4. Die Beschussabteilung hat die Ermittlungsergebnisse und das unten näher dargestellte Prüfkonzept mit der Betroffenen in mehreren Besprechungen, zuletzt am 11. November 2008 erörtert.
5. Mit Schreiben vom 24. November 2008 hat die Betroffene Verpflichtungszusagen gemäß § 32 b GWB angeboten, die in einer Senkung der Arbeitspreise (über die Senkung aufgrund gesunkener Gasbezugskosten hinaus) ab 1. Januar 2009 bestehen und nicht durch spätere Preisgestaltungen kompensiert werden. Für das Jahr 2008 hat sich der Missbrauchsverdacht nicht erhärtet, da die Betroffene einen beträchtlichen Teil ihrer gestiegenen Gasbezugskosten und zusätzlich auch höhere Kosten aufgrund gestiegener Netznutzungsentgelte nicht an ihre Kunden weitergegeben und insoweit neben der Deckung der Vertriebskosten kaum Rendite erzielt hat.
6. Die Betroffene hat am 20. November 2008 Gelegenheit zur Stellungnahme zum entsprechenden Entscheidungsentwurf erhalten.
Entscheidungsgründe
II.
7. Die Verpflichtungszusagen sind geeignet, die der Betroffenen mitgeteilten vorläufigen Bedenken der Beschlussabteilung auszuräumen.
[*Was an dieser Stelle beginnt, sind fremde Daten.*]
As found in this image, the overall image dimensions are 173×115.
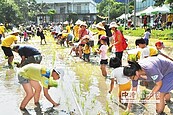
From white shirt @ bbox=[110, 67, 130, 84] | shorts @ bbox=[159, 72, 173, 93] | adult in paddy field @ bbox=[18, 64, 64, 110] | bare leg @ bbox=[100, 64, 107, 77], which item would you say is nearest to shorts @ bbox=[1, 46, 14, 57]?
bare leg @ bbox=[100, 64, 107, 77]

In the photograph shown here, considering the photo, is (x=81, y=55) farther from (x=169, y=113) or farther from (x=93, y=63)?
(x=169, y=113)

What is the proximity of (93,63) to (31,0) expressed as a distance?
91.8m

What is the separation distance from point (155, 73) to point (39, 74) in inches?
84.8

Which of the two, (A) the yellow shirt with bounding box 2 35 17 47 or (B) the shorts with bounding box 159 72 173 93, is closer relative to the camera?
(B) the shorts with bounding box 159 72 173 93

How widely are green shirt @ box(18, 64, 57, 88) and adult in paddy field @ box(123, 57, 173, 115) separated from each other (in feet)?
5.09

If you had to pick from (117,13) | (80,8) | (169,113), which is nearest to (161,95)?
(169,113)

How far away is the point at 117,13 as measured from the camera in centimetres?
8100

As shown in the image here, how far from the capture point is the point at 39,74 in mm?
6316

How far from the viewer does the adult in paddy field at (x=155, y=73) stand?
528cm

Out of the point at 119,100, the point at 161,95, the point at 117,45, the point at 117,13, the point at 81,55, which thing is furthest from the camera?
the point at 117,13

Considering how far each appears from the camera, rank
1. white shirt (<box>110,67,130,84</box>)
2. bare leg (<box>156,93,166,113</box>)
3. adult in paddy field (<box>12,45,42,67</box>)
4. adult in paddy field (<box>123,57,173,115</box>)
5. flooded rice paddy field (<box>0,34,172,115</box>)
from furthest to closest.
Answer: adult in paddy field (<box>12,45,42,67</box>) < white shirt (<box>110,67,130,84</box>) < flooded rice paddy field (<box>0,34,172,115</box>) < bare leg (<box>156,93,166,113</box>) < adult in paddy field (<box>123,57,173,115</box>)

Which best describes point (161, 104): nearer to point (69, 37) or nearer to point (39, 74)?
point (39, 74)

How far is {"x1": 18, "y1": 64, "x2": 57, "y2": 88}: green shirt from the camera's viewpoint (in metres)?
6.28

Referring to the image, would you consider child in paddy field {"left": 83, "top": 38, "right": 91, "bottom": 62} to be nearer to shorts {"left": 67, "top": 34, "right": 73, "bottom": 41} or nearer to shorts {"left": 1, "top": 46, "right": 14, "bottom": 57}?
shorts {"left": 1, "top": 46, "right": 14, "bottom": 57}
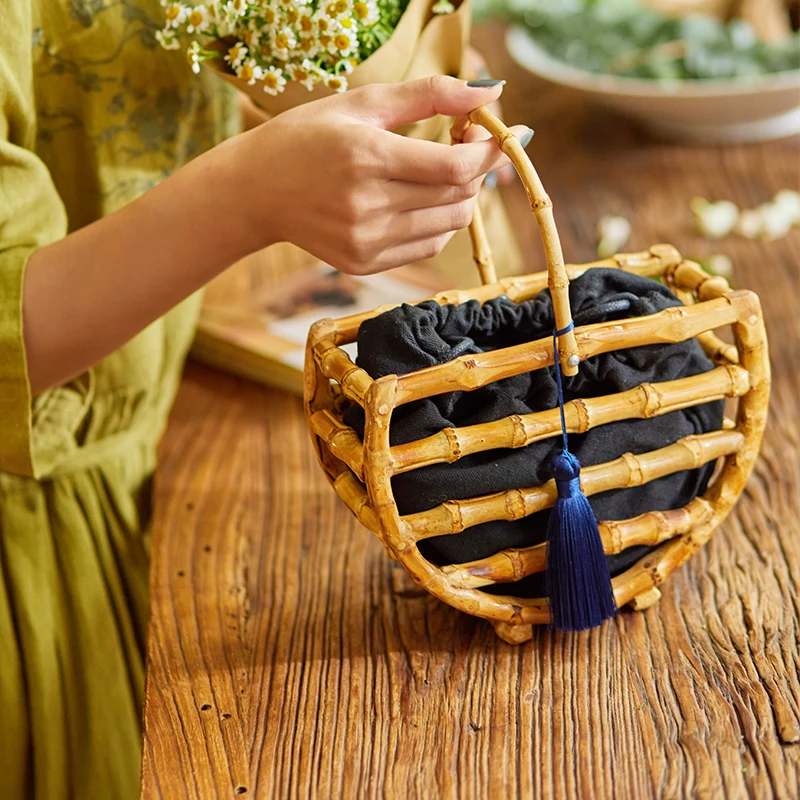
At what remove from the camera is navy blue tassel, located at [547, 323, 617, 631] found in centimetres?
58

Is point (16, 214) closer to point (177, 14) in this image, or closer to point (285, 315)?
point (177, 14)

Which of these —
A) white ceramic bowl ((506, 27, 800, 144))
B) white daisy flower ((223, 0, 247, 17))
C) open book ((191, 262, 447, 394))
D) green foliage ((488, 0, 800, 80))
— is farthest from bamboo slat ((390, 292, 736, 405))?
green foliage ((488, 0, 800, 80))

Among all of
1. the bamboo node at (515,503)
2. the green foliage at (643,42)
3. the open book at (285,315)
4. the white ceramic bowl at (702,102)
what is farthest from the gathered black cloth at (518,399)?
the green foliage at (643,42)

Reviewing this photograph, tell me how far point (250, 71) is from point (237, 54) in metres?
0.02

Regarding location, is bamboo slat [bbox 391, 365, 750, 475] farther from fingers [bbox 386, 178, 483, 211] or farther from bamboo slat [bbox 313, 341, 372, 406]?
fingers [bbox 386, 178, 483, 211]

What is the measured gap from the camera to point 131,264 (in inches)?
27.7

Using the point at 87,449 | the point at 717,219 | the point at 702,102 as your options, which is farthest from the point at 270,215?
the point at 702,102

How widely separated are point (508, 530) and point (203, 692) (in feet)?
0.83

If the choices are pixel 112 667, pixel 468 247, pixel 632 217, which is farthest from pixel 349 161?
pixel 632 217

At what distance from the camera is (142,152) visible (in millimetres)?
884

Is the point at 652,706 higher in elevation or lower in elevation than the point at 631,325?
lower

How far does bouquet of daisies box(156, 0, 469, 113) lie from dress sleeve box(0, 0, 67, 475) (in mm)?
133

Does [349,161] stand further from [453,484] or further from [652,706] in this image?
[652,706]

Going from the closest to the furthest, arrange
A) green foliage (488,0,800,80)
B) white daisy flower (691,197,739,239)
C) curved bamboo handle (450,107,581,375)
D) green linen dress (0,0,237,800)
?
curved bamboo handle (450,107,581,375) → green linen dress (0,0,237,800) → white daisy flower (691,197,739,239) → green foliage (488,0,800,80)
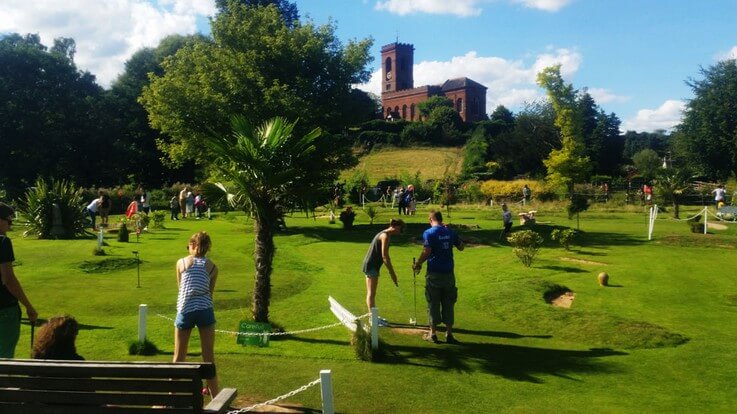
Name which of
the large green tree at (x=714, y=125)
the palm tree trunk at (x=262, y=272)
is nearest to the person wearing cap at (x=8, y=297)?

Daher erklärt die Beschlussabteilung im Rahmen ihres Ermessens die Verpflichtungszusagen für bindend und stellt das Verfahren gegen die Betroffene vorbehaltlich ihrer in § 32 b Abs. 2 GWB enthaltenen Möglichkeiten ein. Die Verfahrenseinstellung bedeutet, dass die Beschlussabteilung die in Rede stehende Preisgestaltung der Betroffenen nicht kartellrechtlich angreifen wird.
8. Die vorläufige Auffassung der Beschlussabteilung beruhte auf den nachfolgend dargestellten Überlegungen, denen die Betroffene im Laufe des Verfahrens entgegen getreten ist (insbes. zu. Rn. 16, 18, 25, 29). Insoweit bestehen zwischen Bundeskartellamt und der Betroffenen nach wie vor unterschiedliche Rechtsauffassungen.
9. Das Bundeskartellamt ist für das Verfahren zuständig, weil die Landeskartellbehörde Baden-Württemberg das Verfahren auf Antrag des Bundeskartellamtes nach § 49 Abs. 3 GWB rechtmäßig an das Bundeskartellamt abgegeben hat. Bei der Abgabeentscheidung handelt es sich um einen verwaltungsinternen Akt ohne Außenwirkung, der nicht isoliert anfechtbar ist.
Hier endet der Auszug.